The main problem with common ragwort's effect is that many animals may appear to die from other or similar diseases. Unless there is a post-mortem, there is no way of knowing whether the animal is already suffering the effects of ragwort ingestion. Due to the insidious nature of ragwort, advanced damage to the liver can take many years to occur—sometimes, as many as 10 to 15 years. Given the conservative estimate, in 2002, of 1,000 deaths a year, and if no action is taken to control the growth of ragwort, how many horses will die in 2012 or 2017? That does not bear thinking about. Given the Minister's responsibilities within the Department for Environment, Food and Rural Affairs, he will know that some of the illnesses and diseases that have affected our livestock over the years start in a small way, but can quickly escalate because of the time that it takes for the symptoms to show.

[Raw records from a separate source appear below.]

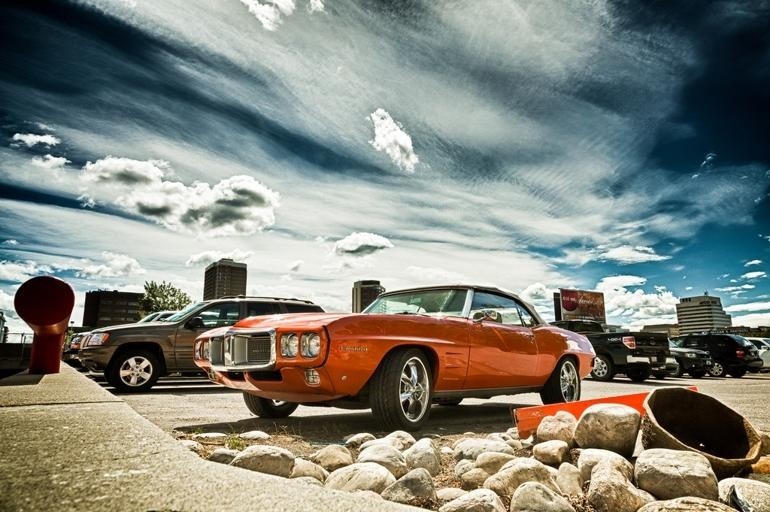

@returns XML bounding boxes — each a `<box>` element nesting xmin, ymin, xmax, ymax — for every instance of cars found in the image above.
<box><xmin>664</xmin><ymin>333</ymin><xmax>770</xmax><ymax>377</ymax></box>
<box><xmin>60</xmin><ymin>311</ymin><xmax>240</xmax><ymax>388</ymax></box>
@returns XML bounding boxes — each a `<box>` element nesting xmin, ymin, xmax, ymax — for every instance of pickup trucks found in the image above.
<box><xmin>544</xmin><ymin>320</ymin><xmax>671</xmax><ymax>381</ymax></box>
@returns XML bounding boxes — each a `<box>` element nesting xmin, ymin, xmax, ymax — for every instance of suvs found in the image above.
<box><xmin>78</xmin><ymin>294</ymin><xmax>326</xmax><ymax>393</ymax></box>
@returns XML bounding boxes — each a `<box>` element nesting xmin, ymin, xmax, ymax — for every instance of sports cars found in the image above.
<box><xmin>192</xmin><ymin>286</ymin><xmax>598</xmax><ymax>432</ymax></box>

The horse industry's value to the economy is estimated at £2.5 billion. It is a hugely important industry in my constituency. At the last count, we had some 28 racehorse trainers and several breeders. One need only go to the Ryedale show each July, which has no fewer than seven rings for gymkhanas and horses, to realise just how important the horse is to the rural economy. I know that the Minister, whose responsibilities include the horse, recognises this only too well. Indeed, I am very grateful to him for the manner in which he has discussed this issue with me, and for being here today—on a Friday—to respond to my Bill.

There are some 900,000 privately owned horses in the UK, and a further 65,000 professionally owned animals. Almost 1 million horses are therefore at risk. With farmer diversification and riding increasing in popularity—some 26.5 million riding lessons took place in 1999, the last year for which figures are available—the use of the horse for all manner of leisure pursuits will increase. If we do not do something now to control the growth of ragwort, the number of horses dying from its poison will increase.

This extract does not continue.